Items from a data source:
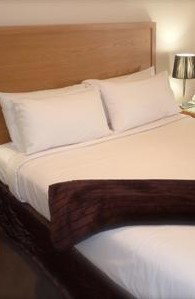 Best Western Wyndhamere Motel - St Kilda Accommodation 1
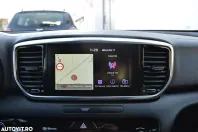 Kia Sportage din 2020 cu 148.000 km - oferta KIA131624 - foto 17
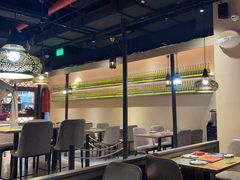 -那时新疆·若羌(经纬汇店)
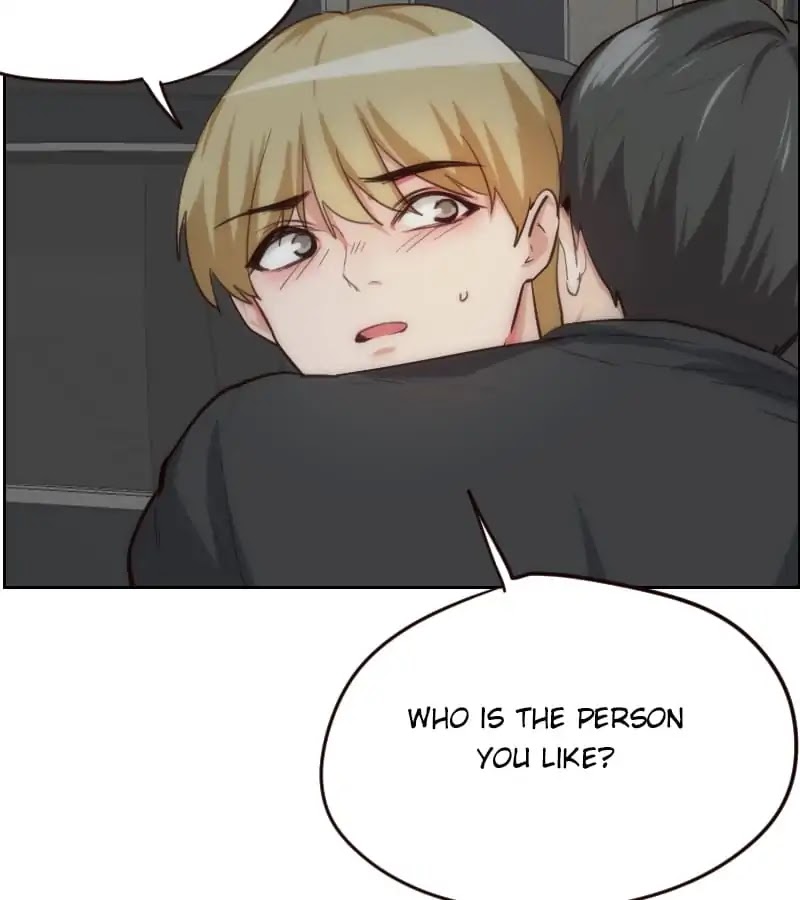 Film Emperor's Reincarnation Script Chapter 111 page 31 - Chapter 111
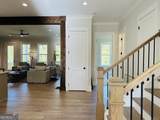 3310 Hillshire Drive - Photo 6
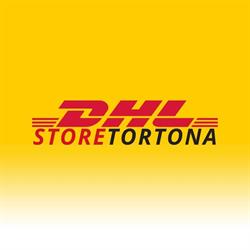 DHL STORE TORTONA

* Task *
Quote the text of every row above word for word, leaving the pictures out of your answer.

* Answer *
 Best Western Wyndhamere Motel - St Kilda Accommodation 1
 Kia Sportage din 2020 cu 148.000 km - oferta KIA131624 - foto 17
 -那时新疆·若羌(经纬汇店)
 Film Emperor's Reincarnation Script Chapter 111 page 31 - Chapter 111
 3310 Hillshire Drive - Photo 6
 DHL STORE TORTONA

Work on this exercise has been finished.